Except, I hadn’t really let that be the end of it because I’ve wondered over and over what it was that could make Sabrina—a woman who is normally quite content to let me dominate her life and decisions—decide to put her foot down. The simple answer is that she really isn’t ready for a baby. Fair enough. We’re only just now coming up on two years married. It’s too soon.

But I’m not a man who can settle on simple answers until all other possibilities have been ruled out, and I’m niggled by the chance that her wariness might be because of what I have hidden in the safe behind me.

Explaining all of that to Weston would be an exercise in futility. “Just a feeling,” I say, instead.

He stares at me, as if he stares hard enough he can peel back my layers with his eyes. Though he’s my best friend, I don’t usually tend to share anything deep with him. He doesn’t usually seem to want to know, to be fair. But right now, he looks as though he truly cares, and for the span of a few seconds, I consider what I’d tell him. That I’ve never been happier? That I’m relieved that all my friends have found women to love them?
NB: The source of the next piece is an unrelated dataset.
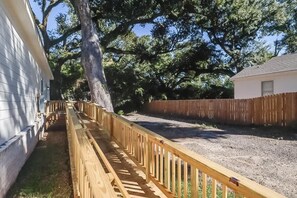 Ein umzäunter Garten mit einer Holzterrasse, einem großen Baum und einem weißen Haus.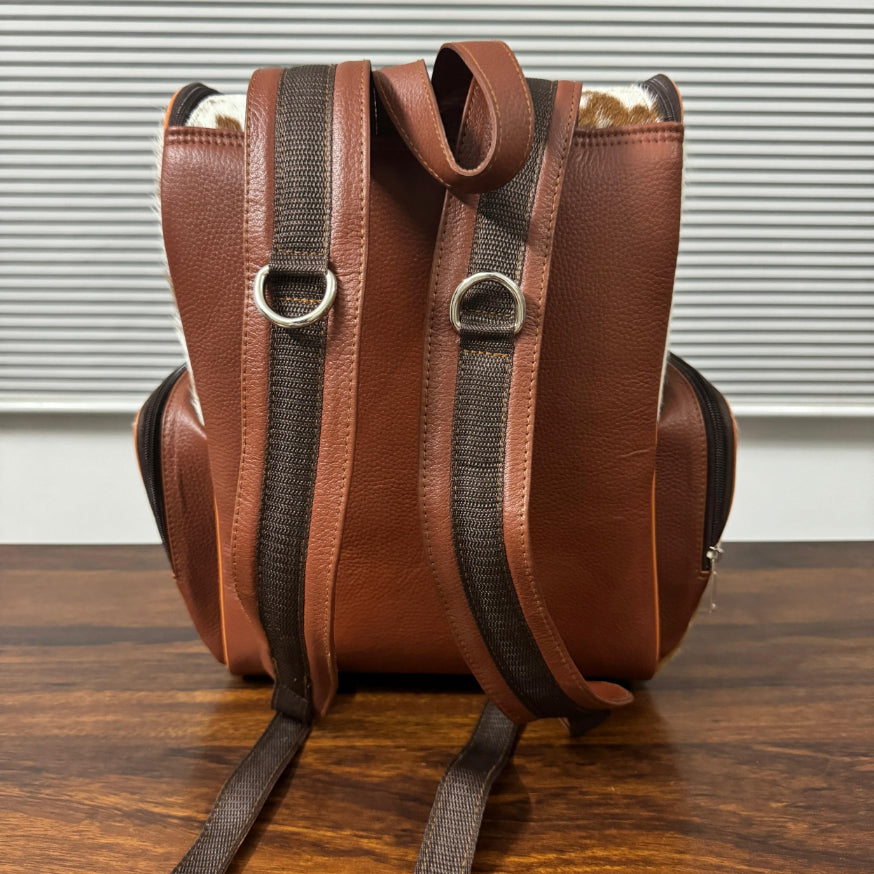Cowhide backpack back view with adjustable full-grain leather straps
That watching him and Cade and Dylan proceed to bring children into their families makes me jealous as fucking hell?

When I say nothing, he prods me with words. “Are you keeping it here?”

“In the wall safe.”

“Sabrina doesn’t have the combo?”

“Sure, she does. Even if she looked in there, she wouldn’t know what she was looking at.”

“And you know without a doubt that she hasn’t looked in there.” It’s not a question, and there’s a hint of disgust in his tone, because he knows without me saying that I’ve examined the digital logs that report every time the safe is opened and closed and even watched the home security cameras that are focused on this room. It’s the kind of action expected from men who distrust their wives. In my case, that’s just another Tuesday, and it’s something Weston will never understand. “Maybe that feeling you’re having is guilt.”

I lift my cigar and then adjust my hand to give him the bird.

“Ooo, Sally Sensitive.” His grin goes full wide before he drops it. “If she really knows about it, why wouldn’t she just tell you? Sabrina’s not really the docile, keep-the-peace kind of chick.”

“I’m going to pretend you didn’t just refer to a grown woman as a farm animal.” The fact that the grown woman was my grown woman is making it hard not to thwack him across the head instead.

“I’m just saying I think she’d confront you about it, especially if she was bothered by it.”

Normally, I consider myself an expert at knowing how Sabrina feels about things, even when she doesn’t understand herself, so it’s irksome to not have any idea how she’d react to this—okay, I’ll say it—this particular secret.